Additionally, it notes that the upward revision follows faster recovery in sectors previously weighed down by tight monetary policy, fiscal consolidation and policy uncertainty that dampened growth in 2024.
Kenya’s economy slowed in 2024, expanding by 4.7 per cent compared to 5.7 per cent in 2023.
World Bank attributes the deceleration to tight monetary policy, ongoing fiscal consolidation, and heightened policy uncertainty following mid-2024 protests that subdued investment and business confidence.
However, quarterly data show encouraging signs.
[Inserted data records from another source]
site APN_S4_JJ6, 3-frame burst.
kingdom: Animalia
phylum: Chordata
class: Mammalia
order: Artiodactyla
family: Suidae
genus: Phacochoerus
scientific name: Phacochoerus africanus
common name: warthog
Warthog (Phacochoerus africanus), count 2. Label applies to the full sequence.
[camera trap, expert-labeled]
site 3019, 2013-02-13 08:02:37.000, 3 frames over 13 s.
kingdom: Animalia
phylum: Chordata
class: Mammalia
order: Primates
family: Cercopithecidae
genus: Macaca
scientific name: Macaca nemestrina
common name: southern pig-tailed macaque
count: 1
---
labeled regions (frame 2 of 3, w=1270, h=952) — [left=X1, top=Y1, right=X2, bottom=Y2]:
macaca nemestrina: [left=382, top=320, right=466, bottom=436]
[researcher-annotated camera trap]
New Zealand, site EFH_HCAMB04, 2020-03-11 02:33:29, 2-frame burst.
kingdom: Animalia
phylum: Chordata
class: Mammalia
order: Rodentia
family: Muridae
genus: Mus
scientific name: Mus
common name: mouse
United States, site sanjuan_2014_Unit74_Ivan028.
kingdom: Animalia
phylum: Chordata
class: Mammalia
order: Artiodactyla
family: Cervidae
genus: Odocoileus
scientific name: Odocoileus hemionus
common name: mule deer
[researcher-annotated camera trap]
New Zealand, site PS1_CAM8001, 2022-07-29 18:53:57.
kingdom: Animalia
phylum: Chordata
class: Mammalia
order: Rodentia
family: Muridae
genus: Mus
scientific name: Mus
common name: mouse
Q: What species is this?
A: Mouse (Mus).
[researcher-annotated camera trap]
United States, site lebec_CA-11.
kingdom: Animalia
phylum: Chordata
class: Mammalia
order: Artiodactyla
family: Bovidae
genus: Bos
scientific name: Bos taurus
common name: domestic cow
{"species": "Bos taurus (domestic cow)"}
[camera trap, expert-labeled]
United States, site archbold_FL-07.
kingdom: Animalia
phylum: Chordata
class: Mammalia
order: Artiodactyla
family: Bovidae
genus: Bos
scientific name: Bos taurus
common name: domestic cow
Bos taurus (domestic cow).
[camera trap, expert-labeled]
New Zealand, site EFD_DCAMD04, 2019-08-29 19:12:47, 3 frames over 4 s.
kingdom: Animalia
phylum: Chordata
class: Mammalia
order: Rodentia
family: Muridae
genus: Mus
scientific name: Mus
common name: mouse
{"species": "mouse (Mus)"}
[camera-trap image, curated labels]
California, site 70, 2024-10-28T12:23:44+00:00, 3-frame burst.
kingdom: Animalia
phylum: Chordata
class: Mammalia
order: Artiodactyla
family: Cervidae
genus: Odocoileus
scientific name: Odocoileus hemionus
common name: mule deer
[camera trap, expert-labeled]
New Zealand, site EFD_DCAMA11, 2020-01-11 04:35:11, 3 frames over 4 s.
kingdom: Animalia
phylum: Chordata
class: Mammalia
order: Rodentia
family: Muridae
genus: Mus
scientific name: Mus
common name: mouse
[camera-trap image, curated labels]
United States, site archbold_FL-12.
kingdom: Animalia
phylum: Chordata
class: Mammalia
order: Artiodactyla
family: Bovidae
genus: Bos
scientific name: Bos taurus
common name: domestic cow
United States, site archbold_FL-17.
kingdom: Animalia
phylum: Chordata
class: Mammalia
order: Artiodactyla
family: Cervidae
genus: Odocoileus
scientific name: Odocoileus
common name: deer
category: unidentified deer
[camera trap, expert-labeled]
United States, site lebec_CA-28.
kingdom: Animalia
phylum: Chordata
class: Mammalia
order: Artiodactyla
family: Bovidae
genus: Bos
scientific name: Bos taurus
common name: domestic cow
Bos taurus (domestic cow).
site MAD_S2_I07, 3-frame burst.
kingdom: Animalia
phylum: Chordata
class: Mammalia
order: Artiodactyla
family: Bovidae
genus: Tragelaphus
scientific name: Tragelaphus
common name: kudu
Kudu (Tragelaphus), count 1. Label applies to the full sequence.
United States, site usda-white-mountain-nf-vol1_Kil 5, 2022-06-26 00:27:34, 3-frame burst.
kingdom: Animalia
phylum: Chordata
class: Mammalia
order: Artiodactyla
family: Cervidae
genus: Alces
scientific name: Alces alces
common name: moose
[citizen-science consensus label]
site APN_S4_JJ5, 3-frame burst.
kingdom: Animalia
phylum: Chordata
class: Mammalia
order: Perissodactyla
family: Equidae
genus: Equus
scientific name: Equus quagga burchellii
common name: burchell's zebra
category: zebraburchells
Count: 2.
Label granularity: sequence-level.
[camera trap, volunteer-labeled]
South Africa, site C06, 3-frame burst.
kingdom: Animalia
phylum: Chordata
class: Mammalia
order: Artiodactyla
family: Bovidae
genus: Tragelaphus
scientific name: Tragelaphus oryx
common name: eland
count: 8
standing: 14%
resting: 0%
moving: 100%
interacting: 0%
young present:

Growth rose from 4.2 per cent in Q3 2024 to 5.1 per cent in Q4, before settling at 4.9 per cent in the first half of 2025.
Sectoral performance in the first half of 2025 was mixed but largely positive.
Agriculture and the service sector remained dominant, each expanding by 5.2 per cent, although the latter slowed slightly from the previous year.
Industry registered a stronger rebound, growing by 3.5 per cent, up significantly from 0.3 per cent in H1 2024, supported by a revival in construction, increased cement production and improved activity across key subsectors.
Manufacturing, however, continued to lose momentum, growing by 1.6 per cent in H1-2025 compared with 2.5 per cent in the same period the previous year.
Fiscal vulnerabilities remain one of the biggest threats to Kenya’s economic trajectory.
“Ongoing fiscal challenges, including missed consolidation targets and high recurrent expenditures, remain a key source of vulnerability,” the World Bank said in the November economic update report for Kenya.
It reckons that progress in raising revenues and improving spending efficiency has been limited, and without more robust reforms, the country’s fiscal and debt pressures are likely to persist.
Looking ahead, the World Bank stresses that managing domestic and external risks, including climate shocks, global uncertainty, and persistent fiscal gaps, will be crucial to sustaining growth.
While Kenya has demonstrated resilience, the lender argues that combining more ambitious reforms with governance improvements and productivity-enhancing measures will be essential to secure a more stable and inclusive economic path.